Rollups & Sampling

An important part of Sentry is how it aggregates similar events together and creates rollups. This turns out to be a pretty complex issue and it can be confusing for users about why some information might not be grouped correctly.

There are two core pieces to understand:

  • The structured data of an event dictates how a rollup is created. This varies depending on the data available as well as the language.
  • Individual events are sampled and thus some raw events may not be available once the system has finished processing them.

Grouping Priorities

The grouping switches behavior based on the interfaces (Interfaces) that are available within an event.

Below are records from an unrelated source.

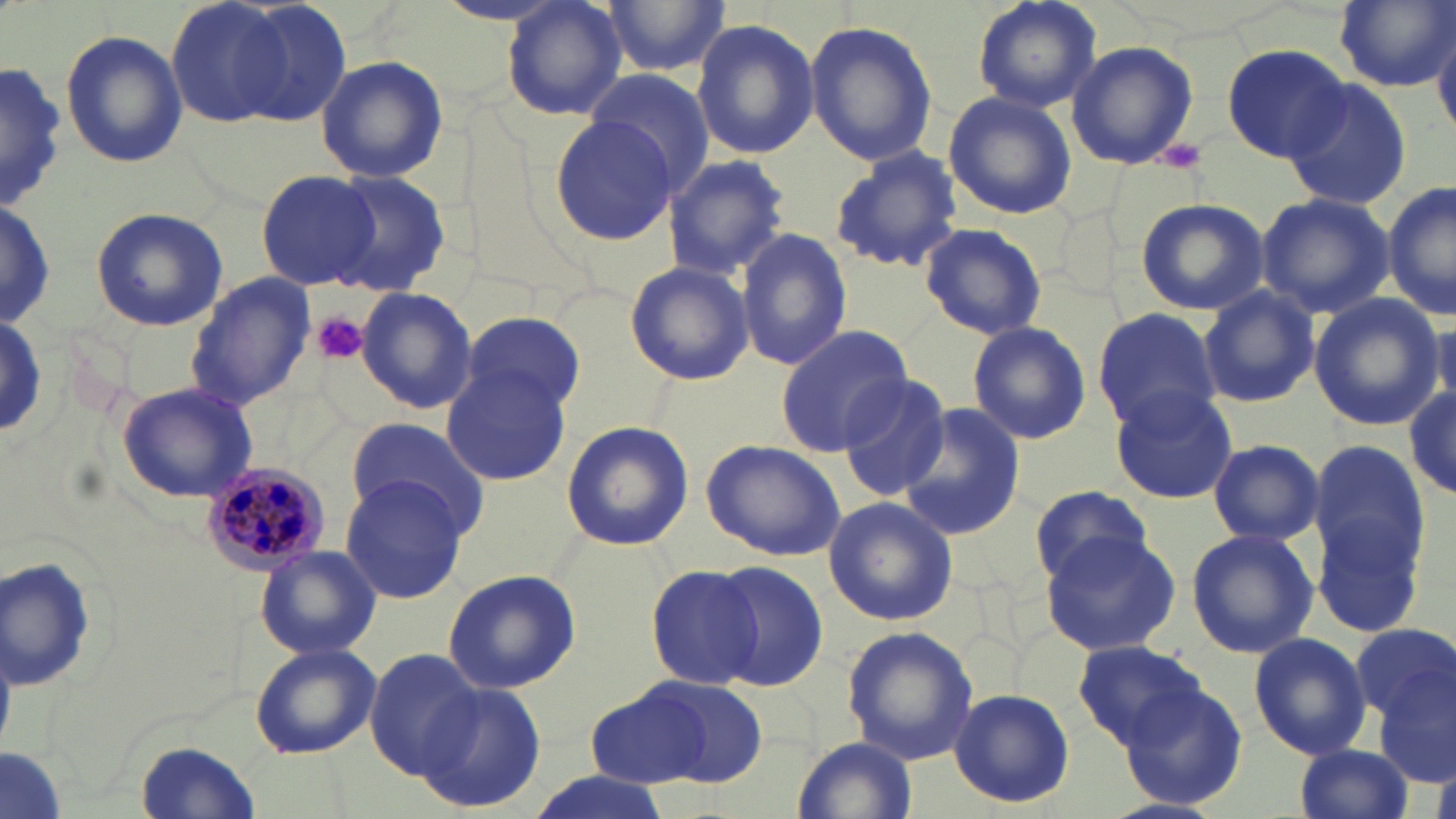
Approximate bounding boxes as (x1,y1)-(x2,y2) corner pairs in pixels. Plasmodium malariae-infected red blood cell locations: (198,460)-(329,575). Platelet locations: (1154,138)-(1206,174), (314,313)-(367,364). Uninfected red blood cell locations: (971,0)-(1104,113), (166,1)-(302,129), (229,1)-(355,126), (502,1)-(630,121), (601,1)-(730,78), (1332,1)-(1452,92), (804,18)-(938,166), (690,19)-(820,160), (1432,19)-(1456,140), (59,29)-(187,169), (1065,40)-(1200,170), (1221,42)-(1352,162), (315,55)-(448,183), (0,59)-(67,215), (581,69)-(717,195), (1281,81)-(1413,212), (943,91)-(1076,219), (545,110)-(678,247), (828,146)-(966,274), (661,154)-(793,279), (255,169)-(377,290), (324,171)-(451,297), (1384,181)-(1455,323), (1256,192)-(1394,319), (0,195)-(53,336), (1133,198)-(1269,315), (89,205)-(228,331), (919,222)-(1049,341), (735,228)-(852,370), (623,260)-(754,386), (185,273)-(318,411), (1198,285)-(1319,409), (356,286)-(478,415), (1307,294)-(1443,430), (1092,307)-(1220,430), (460,311)-(584,416), (0,312)-(47,440), (966,321)-(1091,446), (776,324)-(915,454), (441,361)-(572,487), (835,374)-(954,502), (115,382)-(259,503), (1107,385)-(1238,505), (354,386)-(564,506), (1406,389)-(1456,499), (896,404)-(1027,541), (346,416)-(485,533), (559,420)-(693,551), (700,438)-(846,563), (1207,439)-(1324,547), (1311,440)-(1428,569), (341,474)-(470,604), (1027,485)-(1155,587), (822,496)-(959,628), (1310,510)-(1430,643), (1039,526)-(1178,655), (1185,528)-(1317,659), (255,546)-(381,660), (2,553)-(100,691), (643,562)-(768,689), (710,562)-(829,689), (443,567)-(583,693), (1349,623)-(1454,725), (841,626)-(979,765), (1247,633)-(1372,760), (1072,642)-(1208,750), (250,643)-(381,758), (365,649)-(481,778), (1372,667)-(1455,784), (640,676)-(771,786), (1110,676)-(1249,812), (414,679)-(546,811), (585,681)-(718,788), (948,687)-(1075,810), (794,733)-(916,819), (134,738)-(262,818), (1295,741)-(1414,819), (0,747)-(67,819), (519,773)-(675,819). Slide-level diagnosis: Plasmodium malariae. May-Grünwald-Giemsa-stained preparation. Thin blood film. Image is 1456×819 pixels. 1000x magnification. Optical microscopy. Single field of view.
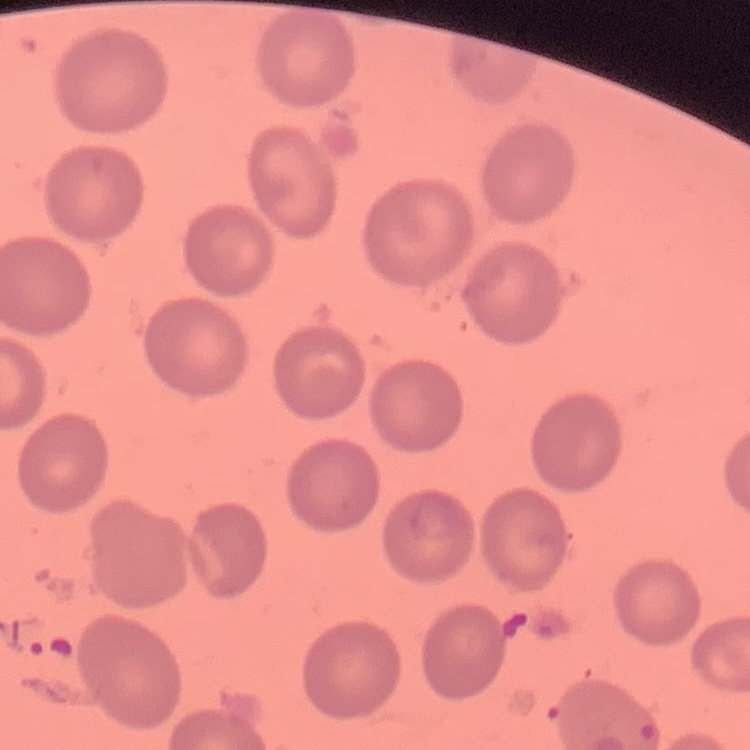

red blood cell morphology = no rouleaux formation
preparation = thin peripheral smear
stain = Field's or Giemsa
image type = one tile cut from a larger photomicrograph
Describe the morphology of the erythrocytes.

  • if the interfaces used in an event differ, then there is no chance for those events to be grouped together.
  • If a stacktrace or exception is involved in a report then grouping will only consider this information.
  • If a template is involved, then grouping will consider the template.
  • as a fallback it will use the message of the event for grouping.

Grouping by Stacktrace

When Sentry detects a stacktrace in the event data (either directly or as part of an exception) the grouping effectively is based entirely on the stacktrace. This grouping is fairly involved but easy enough to understand.

The first and most important part is that Sentry only groups by stack trace frames reported in the application. Not all SDKs might report this, but if that information is provided, it’s used for grouping. This means that if the stacktrace is modified from one event to another exclusively in parts of the stack that is not related to the application, it still groups the same.

Depending on the information the following data can be used for each stack trace frame:

  • module name
  • normalized filename (removed from revision hashes etc.)
  • normalized context line (essentially a cleaned up version of the sourcecode of the affected line if provided)

This grouping usually works well, but causes two annoying artifacts if not dealt with:

  • minimized JavaScript sourcecode will destroy the grouping in really bad ways. Because of this you should ensure Sentry can access your Source Maps.
  • if you modify your stacktrace by introducing a new level through the use of decorators, your stacktrace will change and so will the grouping. For this matter many SDKs support hiding irrelevant stack trace frames. For instance the Python SDK will skip all stack frames with a local variable called __traceback_hide__ set to True).

Grouping By Exception

If no stacktrace is available but exception info is, then the grouping will consider the type and value of the exception. If either does not exist it’s skipped. This grouping is a lot less reliable because of changing error messages.

Grouping by Template

If a template is involved the logic is similar to grouping by stacktrace but obviously with less information as template traces have less data available. The general concept applies however.

Fallback Grouping

If everything else fails, grouping falls back to messages. Hereby ideally the grouping only uses the message without the parameters, but if that is not available, it uses the message attribute.

Customize Grouping with Fingerprints

For some very advanced use cases SDKs can override the Sentry default grouping.

Two common cases generally come up here:

  • An RPC or external API service is queried, so the stacktrace is generally the same (even if the outgoing request is very different)
  • A generic error, such as a database connection error, has many different stacktraces and never groups together.

To work around these the Sentry protocol supports a fingerprint attribute.

In supported SDKs, this attribute can be passed with the event information, and should be an array of strings:

Raven.captureException(ex, {fingerprint: ['my', 'custom', 'fingerprint']})

Additionally if you simply wish to append information, thus making the grouping slightly less aggressive, you can do that as well:

Raven.captureException(ex, {fingerprint: ['{{ default }}', 'other', 'data']})

Sampling

Due to the large amount of data Sentry collects, it becomes impractical to store all data about every event. Instead, Sentry stores a single entity for every unique event (a group or rollup as we call it), and will then only store a subset of the repeat events. We attempt to do this in an intelligent manner so that it becomes almost invisible to you.

For example, when a new event comes in, it creates an aggregate. Several of the following events will also create individual entries under that aggregate. Once it we see a certain threshold reached of the same event, we stop storing every entry, and instead store one in N events, as well as one event every N seconds. Additionally, we will always store the first event on a status change (e.g. you resolve an event and it happens again).